Short text fragments from websites
..............................

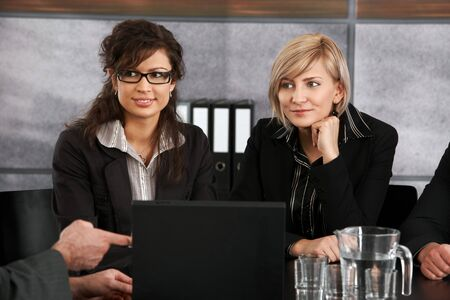 Two businesswomen sitting at meeting table, looking to businessman out of picture, smiling. photo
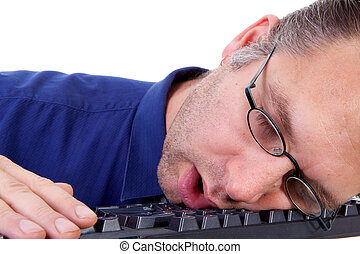 male nerdy geek fall asleep on keyboard in closeup over...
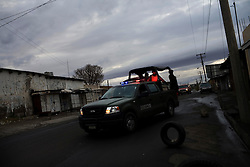 Police in Ciudad Juarez, Mexico patrol the town looking for drugs and weapons.  Mexico is undergoing a violent war with the nation's drug cartels and Ciudad Juarez has become the murder capital of Mexico, with over 4,000 murders in the past two years.  President Felipe Calderon has dispatched thousands of soldiers and federal police officers in order to contain the situation, but they have not been successful.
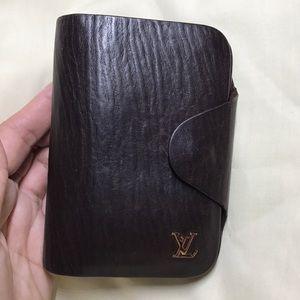 Vintage Louis Vuitton Brown leather unisex wallet.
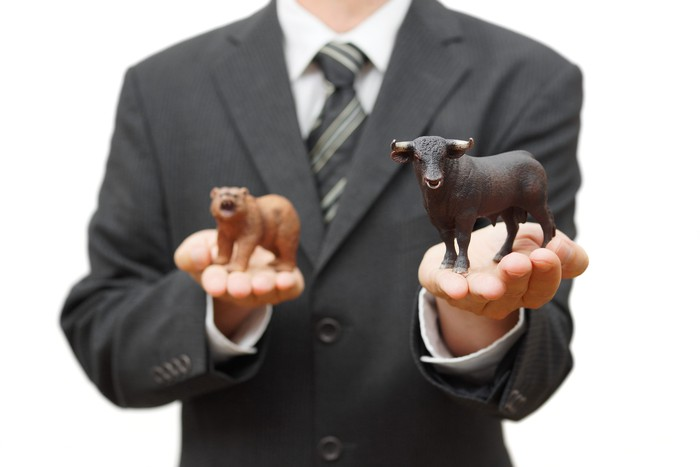 Man in suit extending a bull figurine with a bear figurine in the other hand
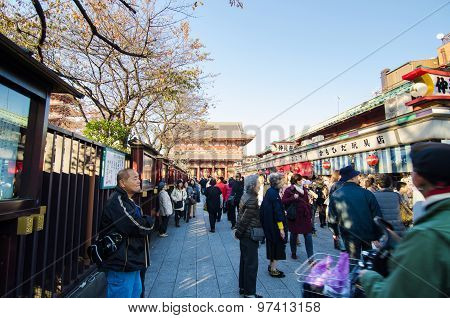 Tokyo, Japan - November 21, 2013: Tourists Shopping At Nakamise Shopping Street In Asakusa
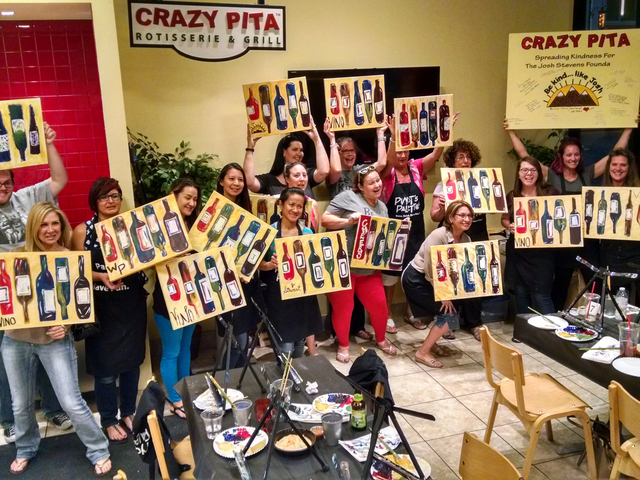 Participants at Paint-Drink-Dine show off their finished paintings July 14. F. Andrew Taylor/View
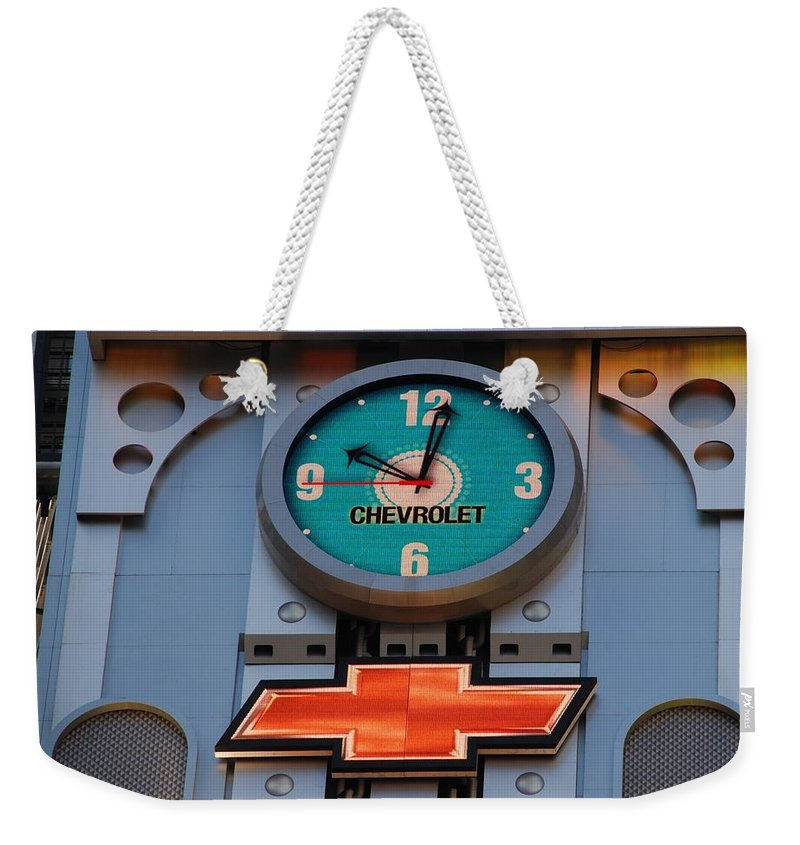Clock Weekender Tote Bag featuring the photograph Chevy Times Square Clock by Rob Hans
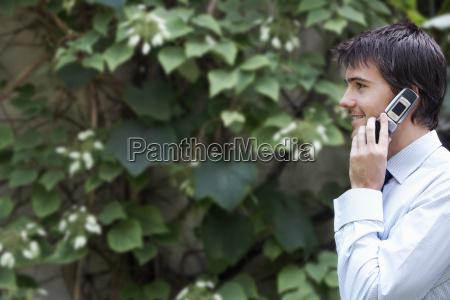 businessman using mobile phone in garden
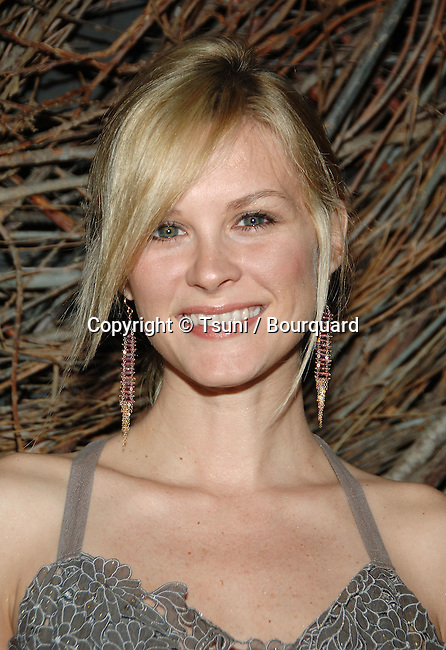 Bonnie Somerville  arriving at the Lubov Azria debut of the Panthera jewelry Collection at the Max Azria Boutique in Los Angeles.<br /> <br /> headshot<br /> eye contact<br /> smile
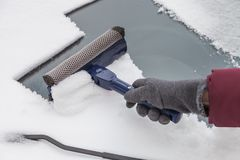 Cleaning windshield from snow with scraper Royalty Free Stock Images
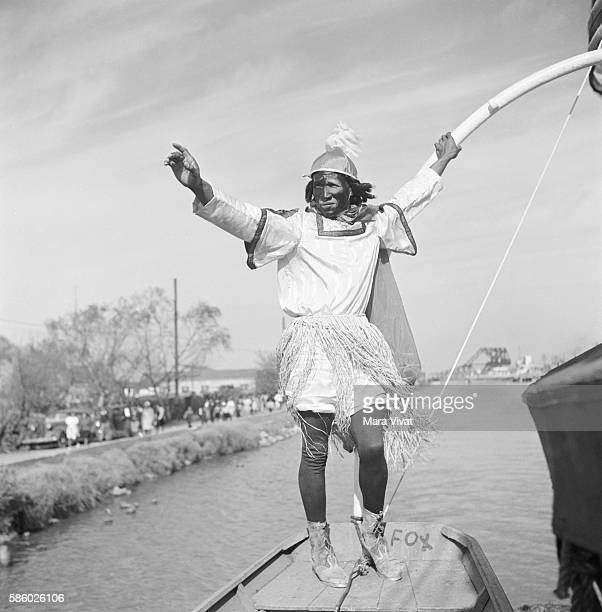 A man in a Mardi Gras boat parade on a canal wearing a costume and carrying a longbow dances New Orleans Louisiana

..............................

● What you will do
Write out the data once more exactly, omitting the pictures.

● Result of this exercise
 Two businesswomen sitting at meeting table, looking to businessman out of picture, smiling. photo
 male nerdy geek fall asleep on keyboard in closeup over...
 Police in Ciudad Juarez, Mexico patrol the town looking for drugs and weapons.  Mexico is undergoing a violent war with the nation's drug cartels and Ciudad Juarez has become the murder capital of Mexico, with over 4,000 murders in the past two years.  President Felipe Calderon has dispatched thousands of soldiers and federal police officers in order to contain the situation, but they have not been successful.
 Vintage Louis Vuitton Brown leather unisex wallet.
 Man in suit extending a bull figurine with a bear figurine in the other hand
 Tokyo, Japan - November 21, 2013: Tourists Shopping At Nakamise Shopping Street In Asakusa
 Participants at Paint-Drink-Dine show off their finished paintings July 14. F. Andrew Taylor/View
Clock Weekender Tote Bag featuring the photograph Chevy Times Square Clock by Rob Hans
 businessman using mobile phone in garden
 Bonnie Somerville  arriving at the Lubov Azria debut of the Panthera jewelry Collection at the Max Azria Boutique in Los Angeles.<br /> <br /> headshot<br /> eye contact<br /> smile
 Cleaning windshield from snow with scraper Royalty Free Stock Images
 A man in a Mardi Gras boat parade on a canal wearing a costume and carrying a longbow dances New Orleans Louisiana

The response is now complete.